The development involves significant re-working of a motif from the secondary theme. The motif is inverted, and passed through a series of remote keys. Unusually for a late Haydn work, the recapitulation involves few surprises. It reprises the principal and secondary themes in the tonic before a short coda.

===II. Largo cantabile===
Towards the end of the second movement, the music gradually becomes slower and softer until an unexpected fortissimo bassoon "fart" brings the music back for the movement's closing. This shows Haydn's sense of humor—similar to the 2nd movement of the Surprise Symphony. Antony Hodgson identifies George Szell as a conductor who was not afraid to overdo "the vulgarity of this joke". Hodgson argues that "if, in concert, none of the audience laughs, then the episode must have been underplayed."

===III. Menuetto. Allegro===
The minuet proper has a ländler character. The minuet's trio is highly original and juxtaposes timpani-punctated fanfare outbursts with quieter passages scored only for strings.

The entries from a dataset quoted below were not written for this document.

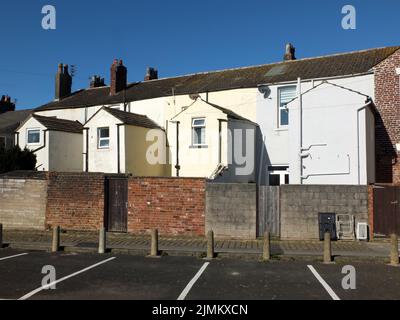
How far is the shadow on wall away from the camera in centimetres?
1930

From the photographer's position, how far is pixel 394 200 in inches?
548

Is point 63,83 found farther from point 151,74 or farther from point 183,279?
point 183,279

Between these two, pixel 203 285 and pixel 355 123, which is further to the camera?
pixel 355 123

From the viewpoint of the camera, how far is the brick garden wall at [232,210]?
14.7 meters

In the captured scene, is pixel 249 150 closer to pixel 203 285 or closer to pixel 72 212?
pixel 72 212

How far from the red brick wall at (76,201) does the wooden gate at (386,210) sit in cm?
964

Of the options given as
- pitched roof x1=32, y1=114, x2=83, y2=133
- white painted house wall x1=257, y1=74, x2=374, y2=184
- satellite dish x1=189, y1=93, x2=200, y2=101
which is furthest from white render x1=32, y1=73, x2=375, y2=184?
pitched roof x1=32, y1=114, x2=83, y2=133

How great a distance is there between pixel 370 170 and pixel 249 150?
622 cm

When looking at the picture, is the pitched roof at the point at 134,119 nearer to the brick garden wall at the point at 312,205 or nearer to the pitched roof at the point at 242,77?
the pitched roof at the point at 242,77

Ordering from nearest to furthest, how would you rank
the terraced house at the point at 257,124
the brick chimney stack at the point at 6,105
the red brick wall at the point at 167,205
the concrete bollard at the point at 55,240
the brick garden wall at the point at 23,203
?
the concrete bollard at the point at 55,240 < the red brick wall at the point at 167,205 < the brick garden wall at the point at 23,203 < the terraced house at the point at 257,124 < the brick chimney stack at the point at 6,105

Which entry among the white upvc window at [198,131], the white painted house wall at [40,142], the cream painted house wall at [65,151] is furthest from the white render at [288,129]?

=== IV. Finale: Presto ma non troppo ===
Andreas Kluge in his liner notes for the recording by George Szell on Sony Classics, states that the oboe quotes from "Viva La Liberta", a section in the Act I Finale of Mozart’s Don Giovanni. This occurs at bar 292 but as the oboe simply plays a theme consisting of notes of a D major triad, and does not use the dotted rhythm employed by Mozart, it is not clear that this is a deliberate reference. Kluge also states that Haydn wrote in a letter to Maria Anna von Genzinger that he was not completely satisfied with the finale because he considered it weak compared to the first movement. He stated that he planned to revise it, but there is no evidence that any revision ever took place.